Which is what I found myself thinking about halfway through The Ground Beneath Her Feet. It is something of a mess, as you said–the slackest of his novels structurally, and also, later on, pretty slack in the sentences, too. Rushdie has always had this jones for Pynchon–see Grimus, his first novel–and the frustrating way the narrative of this new one veers off into a “truer” alternative reality, to say nothing of the pop-lyric allusions and hippie-dippy punning and word play in this new one, sometimes reads as though the last book Rushdie put down before beginning it was Vineland. (He praised it to the skies in the Times Book Review, you might recall.)

And yet and yet.

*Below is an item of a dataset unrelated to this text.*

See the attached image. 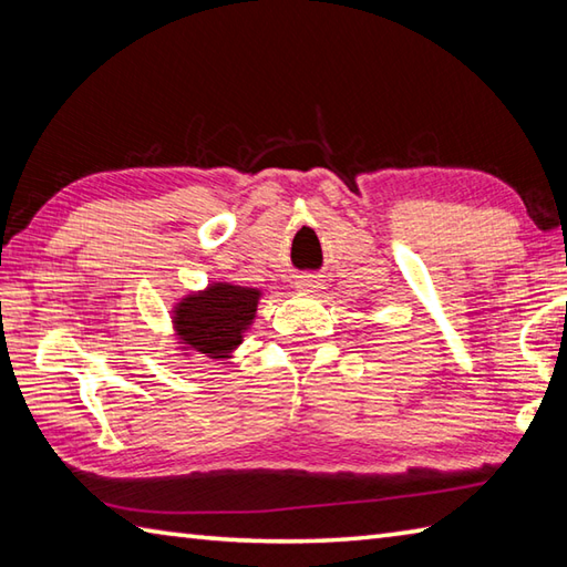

Is there another author of my generation whose next book I more eagerly anticipate? (And this one has not changed me, in that regard.) And is he onto something important in The Ground Beneath Her Feet? He is! You called Rushdie a “magic realist.” I don’t think so. A magic realist is a writer of the village, or at least a teller of village tales. The stories become “strange,” in that surrealist way, when they are recontextualized in the container called the novel. (Greatest example: One Hundred Years of Solitude.) Rushdie is a novelist of the modern or, risking cliché, the postmodern world. He rides a jumbo jet, not a donkey. Contingency of identity, the multi-hyphenated Self, the collapse of borders East and West, North and South, life in the New Fast World–these are his great themes. That they happen to be the world’s great themes in the last 40 or so years of the century, and that he has approached them with generosity of spirit, inventive prose, and a seemingly boundless imagination–OK, I think Rushdie’s a great writer.

I’m still procrastinating? Enough. What I’m getting around to saying is that a magic realist would not–could not–write a novel of ideas about what I think is another great theme of this era, which, if it were scrawled on a wall in Paris in May 1968 might read, “Three Chords and a Downbeat = Liberation.” (OK, not even a stoned Sorbonne semiotician would have written that.) Pulsing through The Ground Beneath Her Feet is the notion, or better, the assumption, that there was a world before rock ’n’ roll and a world after, and that they are very much not the same. A hard sell just now, perhaps, as neo-fascist rock bands work up the crowds each afternoon in downtown Belgrade. But I happen to think Rushdie’s essentially right–that neo-pagan rock ’n’ roll advanced a crucial cultural politics, killed some old gods, and shook up the Self. And until the novel heads West to London, I was engrossed and convinced. And so to me, The Ground Beneath Her Feet, if his weakest since he found his voice in Midnight’s Children, is, as you said, rich and remarkably suggestive, if not ultimately successful. You know, like the Beatles’ Magical Mystery Tour.

I was taken with your close reading of the biographical aspects of the book, and would like to talk more about them–and about the broader question of whether the ever-hovering fatwa left Rushdie without not only a normal life but also a literature–a way of reading him without biography intruding. But maybe we should stick a bit closer to more literary matters for a while. Why has there been so little rock ’n’ roll in contemporary fiction? And what do you make of the way Rushdie deals with it?